Everybody knows how much money is on the table for the players. It's set out in the collective bargaining agreement. It's just a question of how its divvied up. The more Ilya Kovalchuk gets, the less somebody else gets, or at least the bigger the escrow cut that comes the way of the average NHL player.
So if the NHL and the NHL Players Association are really using the 48-hour extension in the Kovalchuk decision to hammer out some kind of mid-CBA agreement on how to handle these deals, it's probably a good thing for everybody. Well, everybody except maybe Kovalchuk. And a few others.
Larry Brooks of the New York Post delivered an intriguing scoop late Wednesday night in which he reported that the league has offered to approve the newest Kovalchuk contract with the New Jersey Devils, and stop threatening to invalidate a few other similar deals, if the union agrees to some new rules that will make these kinds of contracts less attractive to teams in the future.
Brooks also reported that if the PA doesn't agree to these terms by 5 p.m. on Friday, commissioner Gary Bettman will reject the Kovalchuk deal, invalid Roberto Luongo's new contract with the Vancouver Canucks and hold a more formal probe into Marian Hossa's contract with the Blackhawks.
This is some heavy poker.
It's a tough fight for the union, particularly given the fact it doesn't have a leader. Moreover, 80 per cent of the players in the league don't benefit from these kinds of contracts. In fact, through the escrow system, you could argue these deals are under-written by the vast majority of players.
That said, there's pride on the line here.
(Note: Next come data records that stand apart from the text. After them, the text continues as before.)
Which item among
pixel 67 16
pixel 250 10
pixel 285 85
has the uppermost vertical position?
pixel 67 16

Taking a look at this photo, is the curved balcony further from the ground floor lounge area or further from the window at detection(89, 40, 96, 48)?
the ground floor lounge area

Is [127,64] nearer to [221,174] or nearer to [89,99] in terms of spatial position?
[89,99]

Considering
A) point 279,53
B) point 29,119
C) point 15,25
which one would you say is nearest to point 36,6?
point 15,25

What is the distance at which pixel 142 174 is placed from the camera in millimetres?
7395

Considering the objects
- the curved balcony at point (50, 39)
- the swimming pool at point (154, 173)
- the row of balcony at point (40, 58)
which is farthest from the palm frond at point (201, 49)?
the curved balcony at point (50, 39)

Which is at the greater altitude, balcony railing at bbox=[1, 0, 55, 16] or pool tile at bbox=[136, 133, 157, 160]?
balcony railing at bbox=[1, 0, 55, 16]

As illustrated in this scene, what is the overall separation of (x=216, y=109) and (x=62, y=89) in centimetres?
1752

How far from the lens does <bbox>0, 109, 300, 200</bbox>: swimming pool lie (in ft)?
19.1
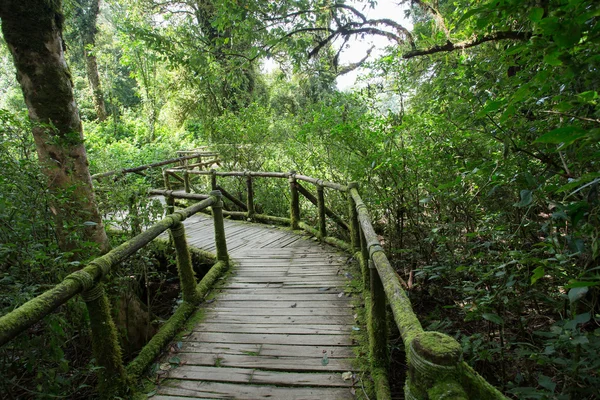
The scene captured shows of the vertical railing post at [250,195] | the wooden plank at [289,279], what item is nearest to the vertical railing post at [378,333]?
the wooden plank at [289,279]

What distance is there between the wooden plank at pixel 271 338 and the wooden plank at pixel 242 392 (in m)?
0.53

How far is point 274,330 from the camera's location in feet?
10.2

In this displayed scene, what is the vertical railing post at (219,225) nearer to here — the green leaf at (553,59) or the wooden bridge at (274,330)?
the wooden bridge at (274,330)

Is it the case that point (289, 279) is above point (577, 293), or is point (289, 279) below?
below

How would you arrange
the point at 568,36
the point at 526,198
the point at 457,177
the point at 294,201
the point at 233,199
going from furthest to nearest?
the point at 233,199
the point at 294,201
the point at 457,177
the point at 526,198
the point at 568,36

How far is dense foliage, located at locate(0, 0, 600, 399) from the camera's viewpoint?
61.9 inches

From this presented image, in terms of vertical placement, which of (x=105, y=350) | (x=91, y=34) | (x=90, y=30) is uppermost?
(x=90, y=30)

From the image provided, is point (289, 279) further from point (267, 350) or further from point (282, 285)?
point (267, 350)

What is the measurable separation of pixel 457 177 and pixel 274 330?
211 centimetres

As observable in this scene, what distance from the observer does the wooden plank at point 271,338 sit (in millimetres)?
2855

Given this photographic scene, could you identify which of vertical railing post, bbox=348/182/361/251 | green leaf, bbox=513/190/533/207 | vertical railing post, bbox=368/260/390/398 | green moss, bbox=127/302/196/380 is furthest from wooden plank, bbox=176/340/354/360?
green leaf, bbox=513/190/533/207

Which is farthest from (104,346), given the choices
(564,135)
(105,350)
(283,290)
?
(564,135)

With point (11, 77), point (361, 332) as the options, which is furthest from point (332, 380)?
point (11, 77)

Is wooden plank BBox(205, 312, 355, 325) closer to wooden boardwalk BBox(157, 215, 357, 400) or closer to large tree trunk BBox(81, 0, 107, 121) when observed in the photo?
wooden boardwalk BBox(157, 215, 357, 400)
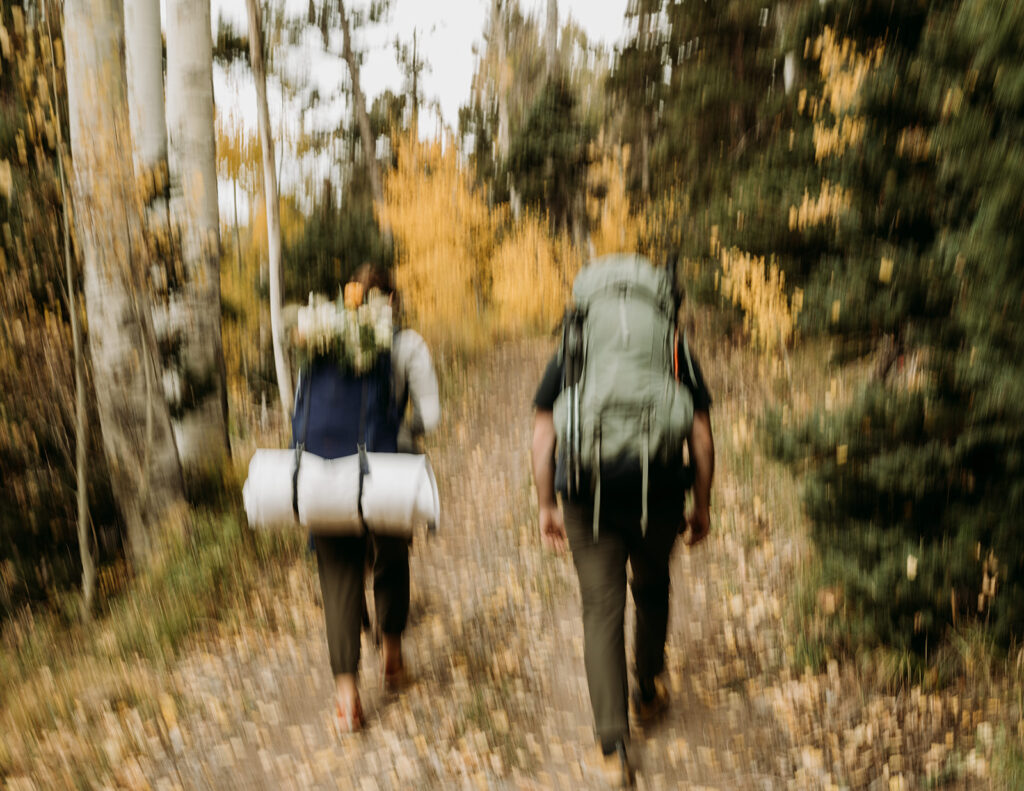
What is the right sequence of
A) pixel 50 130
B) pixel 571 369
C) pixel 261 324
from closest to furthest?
pixel 571 369, pixel 50 130, pixel 261 324

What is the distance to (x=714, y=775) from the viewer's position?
3.15 metres

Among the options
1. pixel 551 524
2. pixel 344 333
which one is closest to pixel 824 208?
pixel 551 524

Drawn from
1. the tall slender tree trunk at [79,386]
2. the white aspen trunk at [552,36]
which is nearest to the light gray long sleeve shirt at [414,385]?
the tall slender tree trunk at [79,386]

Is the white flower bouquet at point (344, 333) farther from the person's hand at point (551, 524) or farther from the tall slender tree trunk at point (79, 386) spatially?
the tall slender tree trunk at point (79, 386)

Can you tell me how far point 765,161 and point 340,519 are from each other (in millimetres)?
6313

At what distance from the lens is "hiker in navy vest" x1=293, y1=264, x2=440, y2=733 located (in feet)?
10.3

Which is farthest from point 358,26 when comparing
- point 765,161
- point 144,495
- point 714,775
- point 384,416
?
point 714,775

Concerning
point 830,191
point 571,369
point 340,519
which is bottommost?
point 340,519

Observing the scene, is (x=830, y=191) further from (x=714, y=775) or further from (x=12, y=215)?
(x=12, y=215)

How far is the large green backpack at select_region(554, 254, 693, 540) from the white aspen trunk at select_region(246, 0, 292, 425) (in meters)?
5.31

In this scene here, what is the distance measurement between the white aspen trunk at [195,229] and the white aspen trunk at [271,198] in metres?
1.23

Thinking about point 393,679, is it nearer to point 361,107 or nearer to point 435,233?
point 435,233

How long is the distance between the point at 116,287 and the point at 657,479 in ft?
14.5

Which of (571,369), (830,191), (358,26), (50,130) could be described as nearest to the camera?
(571,369)
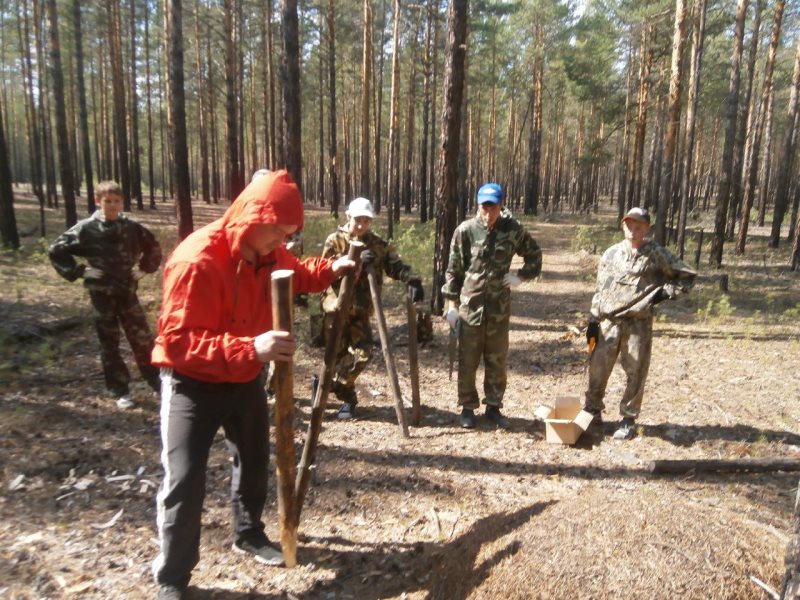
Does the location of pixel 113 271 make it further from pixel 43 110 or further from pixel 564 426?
pixel 43 110

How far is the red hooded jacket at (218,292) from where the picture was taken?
8.10 ft

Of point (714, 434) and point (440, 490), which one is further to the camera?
point (714, 434)

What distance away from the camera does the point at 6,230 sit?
12812mm

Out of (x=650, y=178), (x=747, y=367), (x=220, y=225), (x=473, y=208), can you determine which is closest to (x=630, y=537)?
(x=220, y=225)

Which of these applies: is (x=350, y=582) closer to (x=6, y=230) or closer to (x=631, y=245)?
(x=631, y=245)

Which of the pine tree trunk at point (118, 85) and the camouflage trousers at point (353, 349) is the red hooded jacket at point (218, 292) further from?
the pine tree trunk at point (118, 85)

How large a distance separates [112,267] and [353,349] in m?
2.38

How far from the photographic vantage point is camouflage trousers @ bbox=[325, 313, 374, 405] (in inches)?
218

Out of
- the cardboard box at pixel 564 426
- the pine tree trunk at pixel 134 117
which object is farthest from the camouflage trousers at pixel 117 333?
the pine tree trunk at pixel 134 117

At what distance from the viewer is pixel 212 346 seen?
96.4 inches

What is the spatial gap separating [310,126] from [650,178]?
1219 inches

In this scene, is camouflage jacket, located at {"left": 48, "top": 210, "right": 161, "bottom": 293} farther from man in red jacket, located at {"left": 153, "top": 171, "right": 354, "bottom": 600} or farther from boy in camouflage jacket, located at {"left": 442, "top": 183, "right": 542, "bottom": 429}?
boy in camouflage jacket, located at {"left": 442, "top": 183, "right": 542, "bottom": 429}

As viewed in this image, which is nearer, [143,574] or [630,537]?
[630,537]

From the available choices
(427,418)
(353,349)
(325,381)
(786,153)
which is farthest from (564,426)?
(786,153)
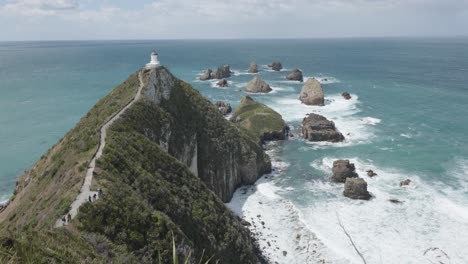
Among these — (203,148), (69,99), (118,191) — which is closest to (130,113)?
(203,148)

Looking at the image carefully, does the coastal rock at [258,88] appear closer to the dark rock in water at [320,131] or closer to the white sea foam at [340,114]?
the white sea foam at [340,114]

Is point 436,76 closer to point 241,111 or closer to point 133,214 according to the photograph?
point 241,111

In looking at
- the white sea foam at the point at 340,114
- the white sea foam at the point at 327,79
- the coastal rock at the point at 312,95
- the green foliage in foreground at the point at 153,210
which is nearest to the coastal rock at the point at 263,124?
the white sea foam at the point at 340,114

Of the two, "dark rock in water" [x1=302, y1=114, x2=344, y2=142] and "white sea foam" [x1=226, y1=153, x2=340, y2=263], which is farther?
"dark rock in water" [x1=302, y1=114, x2=344, y2=142]

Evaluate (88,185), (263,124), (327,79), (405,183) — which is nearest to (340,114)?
(263,124)

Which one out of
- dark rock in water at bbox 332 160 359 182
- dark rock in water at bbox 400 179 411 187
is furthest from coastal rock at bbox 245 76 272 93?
dark rock in water at bbox 400 179 411 187

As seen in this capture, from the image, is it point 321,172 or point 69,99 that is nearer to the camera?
point 321,172

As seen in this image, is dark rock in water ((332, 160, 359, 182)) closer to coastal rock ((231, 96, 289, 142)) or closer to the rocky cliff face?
the rocky cliff face

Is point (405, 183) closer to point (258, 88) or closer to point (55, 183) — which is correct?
point (55, 183)
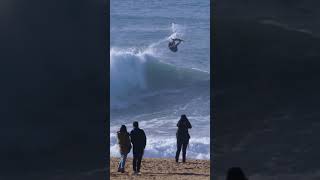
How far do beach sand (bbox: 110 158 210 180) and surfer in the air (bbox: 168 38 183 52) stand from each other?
13.9 meters

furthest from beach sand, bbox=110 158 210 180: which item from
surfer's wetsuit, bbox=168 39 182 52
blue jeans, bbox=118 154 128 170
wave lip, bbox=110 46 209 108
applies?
surfer's wetsuit, bbox=168 39 182 52

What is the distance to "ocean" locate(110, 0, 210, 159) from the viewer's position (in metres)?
25.0

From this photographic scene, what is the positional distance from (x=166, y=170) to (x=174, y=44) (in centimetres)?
1617

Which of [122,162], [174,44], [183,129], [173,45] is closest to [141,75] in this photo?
[173,45]

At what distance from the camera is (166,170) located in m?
17.1

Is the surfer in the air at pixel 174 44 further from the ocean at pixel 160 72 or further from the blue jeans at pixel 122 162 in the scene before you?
the blue jeans at pixel 122 162

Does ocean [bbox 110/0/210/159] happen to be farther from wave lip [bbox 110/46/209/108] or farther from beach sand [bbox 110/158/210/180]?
beach sand [bbox 110/158/210/180]

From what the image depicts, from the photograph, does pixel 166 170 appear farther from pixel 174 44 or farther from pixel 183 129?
pixel 174 44

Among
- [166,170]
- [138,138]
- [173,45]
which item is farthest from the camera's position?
[173,45]
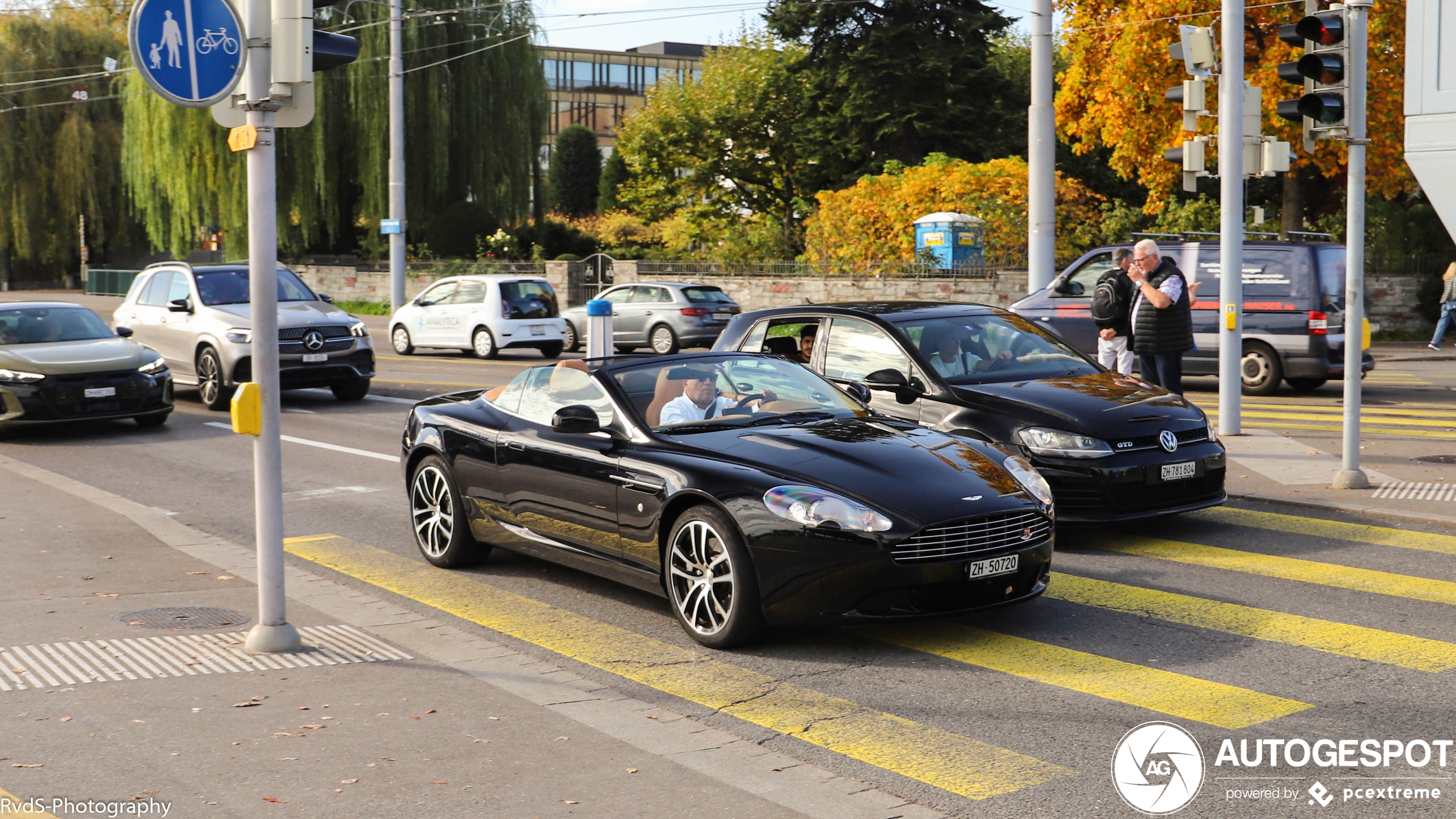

If the union agrees to these conditions with two years still to go on the existing CBA, it's essentially allowing clawbacks in the middle of a contract.
The league, meanwhile, would still be under the gun to deliver some form of punishment to the Devils for attempting to circumvent the salary cap in the first place. If Bettman can cut a deal with the players union now, and then chooses to let the Devils off the hook, he'll have some explaining to do to about 20 other franchises.
Lots to look for in the next 48 hours.